Here you have something that may help you,
using (numbers..) array with given probability distribution (prob..) it will generate for you (numbers) with those probabilities (here it will count them).

#include <iostream>
#include <cmath>
#include <time.h>
#include <stdlib.h>
#include <map>
#include <vector>
using namespace std;
#define ARRAY_SIZE(array) (sizeof(array)/sizeof(array[0]))

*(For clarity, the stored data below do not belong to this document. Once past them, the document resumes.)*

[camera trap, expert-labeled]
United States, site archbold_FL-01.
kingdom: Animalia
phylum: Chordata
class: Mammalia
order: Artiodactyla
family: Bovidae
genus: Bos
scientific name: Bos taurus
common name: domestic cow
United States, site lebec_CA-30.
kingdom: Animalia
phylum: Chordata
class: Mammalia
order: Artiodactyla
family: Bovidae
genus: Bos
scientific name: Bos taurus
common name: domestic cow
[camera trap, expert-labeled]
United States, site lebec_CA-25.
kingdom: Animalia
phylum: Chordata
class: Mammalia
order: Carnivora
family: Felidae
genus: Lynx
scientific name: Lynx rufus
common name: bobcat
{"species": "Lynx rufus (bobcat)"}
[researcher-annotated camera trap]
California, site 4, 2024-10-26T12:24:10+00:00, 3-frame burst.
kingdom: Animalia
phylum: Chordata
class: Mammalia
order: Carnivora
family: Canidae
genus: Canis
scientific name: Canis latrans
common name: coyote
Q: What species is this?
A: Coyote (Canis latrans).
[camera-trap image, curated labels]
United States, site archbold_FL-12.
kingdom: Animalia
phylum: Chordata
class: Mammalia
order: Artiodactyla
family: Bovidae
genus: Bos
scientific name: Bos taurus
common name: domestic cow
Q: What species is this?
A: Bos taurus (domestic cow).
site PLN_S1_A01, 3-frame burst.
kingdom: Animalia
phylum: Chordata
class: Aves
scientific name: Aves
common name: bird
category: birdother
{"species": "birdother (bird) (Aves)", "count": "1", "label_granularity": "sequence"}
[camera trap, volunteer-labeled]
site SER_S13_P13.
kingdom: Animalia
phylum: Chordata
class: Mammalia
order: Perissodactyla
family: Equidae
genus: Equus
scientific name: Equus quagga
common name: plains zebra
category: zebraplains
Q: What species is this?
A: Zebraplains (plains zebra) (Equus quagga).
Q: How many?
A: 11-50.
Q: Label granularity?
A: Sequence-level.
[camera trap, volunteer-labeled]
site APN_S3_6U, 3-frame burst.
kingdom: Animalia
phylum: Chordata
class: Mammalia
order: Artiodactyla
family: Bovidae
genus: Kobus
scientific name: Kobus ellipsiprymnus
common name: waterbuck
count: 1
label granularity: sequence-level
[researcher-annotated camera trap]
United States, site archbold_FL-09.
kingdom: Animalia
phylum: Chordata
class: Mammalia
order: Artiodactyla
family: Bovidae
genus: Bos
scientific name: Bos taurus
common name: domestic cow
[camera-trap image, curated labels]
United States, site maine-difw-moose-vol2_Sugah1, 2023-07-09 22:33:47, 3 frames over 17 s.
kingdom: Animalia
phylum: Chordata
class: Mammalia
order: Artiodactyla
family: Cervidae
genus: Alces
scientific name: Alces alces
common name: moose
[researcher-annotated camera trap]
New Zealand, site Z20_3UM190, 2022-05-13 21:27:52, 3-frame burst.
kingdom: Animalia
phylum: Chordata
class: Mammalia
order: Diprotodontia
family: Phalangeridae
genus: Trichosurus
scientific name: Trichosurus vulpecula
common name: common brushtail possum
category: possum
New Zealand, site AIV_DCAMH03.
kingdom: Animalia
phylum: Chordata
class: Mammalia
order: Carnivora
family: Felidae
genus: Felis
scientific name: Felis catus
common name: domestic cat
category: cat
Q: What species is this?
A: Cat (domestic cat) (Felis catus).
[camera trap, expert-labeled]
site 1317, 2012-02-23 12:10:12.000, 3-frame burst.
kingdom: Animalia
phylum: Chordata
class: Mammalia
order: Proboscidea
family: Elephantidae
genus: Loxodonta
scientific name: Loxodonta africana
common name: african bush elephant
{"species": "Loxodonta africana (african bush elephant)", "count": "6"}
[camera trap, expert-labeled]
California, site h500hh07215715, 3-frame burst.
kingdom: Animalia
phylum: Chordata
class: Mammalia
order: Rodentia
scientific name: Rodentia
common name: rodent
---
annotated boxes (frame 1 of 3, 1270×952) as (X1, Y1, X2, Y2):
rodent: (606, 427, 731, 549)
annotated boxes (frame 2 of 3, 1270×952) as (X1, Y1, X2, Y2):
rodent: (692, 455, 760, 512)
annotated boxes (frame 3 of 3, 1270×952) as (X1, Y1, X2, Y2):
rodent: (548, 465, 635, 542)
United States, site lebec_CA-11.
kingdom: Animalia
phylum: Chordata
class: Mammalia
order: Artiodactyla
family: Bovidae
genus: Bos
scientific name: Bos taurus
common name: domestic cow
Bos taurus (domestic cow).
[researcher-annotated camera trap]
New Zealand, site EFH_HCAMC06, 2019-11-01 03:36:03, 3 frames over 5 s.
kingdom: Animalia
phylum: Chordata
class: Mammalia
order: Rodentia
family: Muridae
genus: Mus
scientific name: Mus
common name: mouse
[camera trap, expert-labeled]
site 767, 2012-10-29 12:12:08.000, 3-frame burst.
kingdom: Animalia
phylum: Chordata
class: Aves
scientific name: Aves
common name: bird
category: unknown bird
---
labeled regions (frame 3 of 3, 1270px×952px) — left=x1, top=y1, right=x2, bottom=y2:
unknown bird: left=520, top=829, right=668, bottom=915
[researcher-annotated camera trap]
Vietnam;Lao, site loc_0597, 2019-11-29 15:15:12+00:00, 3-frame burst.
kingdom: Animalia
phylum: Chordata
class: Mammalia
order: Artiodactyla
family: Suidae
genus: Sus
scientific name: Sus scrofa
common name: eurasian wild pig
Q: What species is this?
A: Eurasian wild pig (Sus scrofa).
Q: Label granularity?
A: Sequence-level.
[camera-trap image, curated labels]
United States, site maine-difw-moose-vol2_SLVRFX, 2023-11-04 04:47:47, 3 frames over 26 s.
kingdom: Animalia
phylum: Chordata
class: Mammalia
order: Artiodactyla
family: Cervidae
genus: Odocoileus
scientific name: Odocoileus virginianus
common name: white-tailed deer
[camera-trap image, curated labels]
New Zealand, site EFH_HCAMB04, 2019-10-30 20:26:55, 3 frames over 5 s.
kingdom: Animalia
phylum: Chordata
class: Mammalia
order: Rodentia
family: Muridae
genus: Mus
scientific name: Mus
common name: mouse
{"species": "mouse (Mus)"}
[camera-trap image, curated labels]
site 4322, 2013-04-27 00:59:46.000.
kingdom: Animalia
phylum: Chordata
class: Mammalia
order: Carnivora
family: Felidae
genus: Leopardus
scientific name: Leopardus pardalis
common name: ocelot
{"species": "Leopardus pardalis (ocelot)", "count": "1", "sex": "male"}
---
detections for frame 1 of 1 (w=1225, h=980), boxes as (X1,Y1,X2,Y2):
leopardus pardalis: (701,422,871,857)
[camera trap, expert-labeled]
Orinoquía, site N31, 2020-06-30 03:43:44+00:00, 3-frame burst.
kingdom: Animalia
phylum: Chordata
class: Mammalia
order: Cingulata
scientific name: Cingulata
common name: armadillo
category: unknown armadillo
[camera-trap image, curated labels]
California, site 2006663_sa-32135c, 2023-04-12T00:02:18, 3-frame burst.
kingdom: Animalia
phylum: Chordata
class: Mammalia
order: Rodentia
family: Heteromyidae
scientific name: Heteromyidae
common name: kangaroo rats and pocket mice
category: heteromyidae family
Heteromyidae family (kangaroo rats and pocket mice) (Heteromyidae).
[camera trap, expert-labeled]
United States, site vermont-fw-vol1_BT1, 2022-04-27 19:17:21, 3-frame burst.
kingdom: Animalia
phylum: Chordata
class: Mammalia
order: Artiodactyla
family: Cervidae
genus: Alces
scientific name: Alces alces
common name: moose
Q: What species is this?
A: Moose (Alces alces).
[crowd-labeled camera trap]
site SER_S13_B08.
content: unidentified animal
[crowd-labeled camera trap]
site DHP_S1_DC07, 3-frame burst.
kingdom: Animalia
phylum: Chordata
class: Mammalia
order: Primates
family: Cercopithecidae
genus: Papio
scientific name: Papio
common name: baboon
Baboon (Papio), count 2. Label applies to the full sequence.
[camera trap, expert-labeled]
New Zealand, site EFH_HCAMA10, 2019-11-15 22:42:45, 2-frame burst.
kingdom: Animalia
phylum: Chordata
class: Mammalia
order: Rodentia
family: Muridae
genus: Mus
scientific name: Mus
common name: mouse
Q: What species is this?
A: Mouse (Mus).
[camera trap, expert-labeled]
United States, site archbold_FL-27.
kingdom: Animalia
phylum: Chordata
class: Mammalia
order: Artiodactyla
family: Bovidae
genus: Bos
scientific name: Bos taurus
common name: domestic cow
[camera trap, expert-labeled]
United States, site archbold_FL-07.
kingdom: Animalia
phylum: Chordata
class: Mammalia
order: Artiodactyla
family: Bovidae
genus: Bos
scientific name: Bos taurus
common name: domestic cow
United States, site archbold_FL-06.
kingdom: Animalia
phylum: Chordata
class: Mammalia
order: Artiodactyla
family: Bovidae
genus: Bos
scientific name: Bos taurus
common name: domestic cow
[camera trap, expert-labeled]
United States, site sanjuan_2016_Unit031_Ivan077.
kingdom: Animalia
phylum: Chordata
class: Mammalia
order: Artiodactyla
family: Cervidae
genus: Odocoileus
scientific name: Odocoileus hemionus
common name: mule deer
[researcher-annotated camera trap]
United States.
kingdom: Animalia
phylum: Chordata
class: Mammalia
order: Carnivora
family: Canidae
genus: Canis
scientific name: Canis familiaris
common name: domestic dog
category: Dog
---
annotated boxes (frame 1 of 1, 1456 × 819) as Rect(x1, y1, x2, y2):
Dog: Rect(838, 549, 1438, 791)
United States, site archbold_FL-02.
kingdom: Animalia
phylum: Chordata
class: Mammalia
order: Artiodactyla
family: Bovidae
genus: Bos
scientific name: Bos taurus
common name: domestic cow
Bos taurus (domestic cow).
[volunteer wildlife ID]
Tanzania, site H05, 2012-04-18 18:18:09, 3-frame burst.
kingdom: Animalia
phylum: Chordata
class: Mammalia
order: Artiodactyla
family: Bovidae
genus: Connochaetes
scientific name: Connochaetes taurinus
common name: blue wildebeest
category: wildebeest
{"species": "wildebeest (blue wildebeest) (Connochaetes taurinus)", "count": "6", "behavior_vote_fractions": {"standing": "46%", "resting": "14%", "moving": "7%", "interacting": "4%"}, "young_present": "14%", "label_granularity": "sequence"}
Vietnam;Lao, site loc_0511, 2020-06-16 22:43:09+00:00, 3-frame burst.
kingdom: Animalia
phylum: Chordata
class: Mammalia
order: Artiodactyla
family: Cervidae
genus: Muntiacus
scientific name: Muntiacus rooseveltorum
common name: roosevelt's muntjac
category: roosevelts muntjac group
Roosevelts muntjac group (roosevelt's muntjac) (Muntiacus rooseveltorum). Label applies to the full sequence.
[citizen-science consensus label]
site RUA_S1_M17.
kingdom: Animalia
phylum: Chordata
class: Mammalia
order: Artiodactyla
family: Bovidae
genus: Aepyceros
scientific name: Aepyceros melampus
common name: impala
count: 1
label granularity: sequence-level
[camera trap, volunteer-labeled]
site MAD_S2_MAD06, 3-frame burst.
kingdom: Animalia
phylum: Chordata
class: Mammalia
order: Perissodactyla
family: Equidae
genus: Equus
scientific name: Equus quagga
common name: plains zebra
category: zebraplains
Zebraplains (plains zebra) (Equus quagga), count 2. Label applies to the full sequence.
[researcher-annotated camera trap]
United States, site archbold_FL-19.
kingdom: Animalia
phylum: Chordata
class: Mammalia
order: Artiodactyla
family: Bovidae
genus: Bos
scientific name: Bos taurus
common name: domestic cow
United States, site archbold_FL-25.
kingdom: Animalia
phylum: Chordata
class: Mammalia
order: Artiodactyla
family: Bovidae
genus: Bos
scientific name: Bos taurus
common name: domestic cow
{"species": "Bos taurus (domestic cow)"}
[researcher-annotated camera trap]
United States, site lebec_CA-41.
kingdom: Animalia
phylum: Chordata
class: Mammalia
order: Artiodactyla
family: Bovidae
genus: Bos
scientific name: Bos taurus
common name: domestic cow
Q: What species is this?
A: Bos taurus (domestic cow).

int checkDistribution(double random, const map<double, vector<int> > &distribution_map)
{
    int index = 0;
    map<double, vector<int> >::const_iterator it = distribution_map.begin();
    for (; it!=distribution_map.end(); ++it)
    {
        if (random < (*it).first)
        {
                int randomInternal = 0;
                if ((*it).second.size() > 1)
                    randomInternal = rand() % ((*it).second.size());
                index = (*it).second.at(randomInternal);
                break;
        }
    }
    return index;
}

void nextNum(int* results, const map<double, vector<int> > &distribution_map)
{
    double random  = (double) rand()/RAND_MAX;
    int index = checkDistribution(random,distribution_map);
    results[index]+=1;
}

int main() {

    srand (time(NULL));
    int results [] = {0,0,0,0,0};
    int numbers [] = {-1,0,1,2,3};
    double prob [] =  {0.01, 0.3, 0.58, 0.1, 0.01};
    int size = ARRAY_SIZE(numbers);
    // Building Distribution
    map<double, vector<int> > distribution_map;
    map<double, vector<int> >::iterator it;
    for (int i = 0; i < size; i++)
    {
        it = distribution_map.find(prob[i]);
        if (it!=distribution_map.end())
            it->second.push_back(i);
        else
        {
            vector<int> vec;
            vec.push_back(i);
            distribution_map[prob[i]] = vec;
        }
    }
    // PDF to CDF transform
    map<double, vector<int> > cumulative_distribution_map;
    map<double, vector<int> >::iterator iter_cumulative;
    double cumulative_distribution = 0.0;
    for (it=distribution_map.begin();it!=distribution_map.end();++it)
    {
        cumulative_distribution += ((*it).second.size() * (*it).first);
        cumulative_distribution_map[cumulative_distribution] = (*it).second;
    }

    for (int i = 0; i<100; i++)
    {
        nextNum(results, cumulative_distribution_map);
    }
    for (int j = 0; j<size; j++)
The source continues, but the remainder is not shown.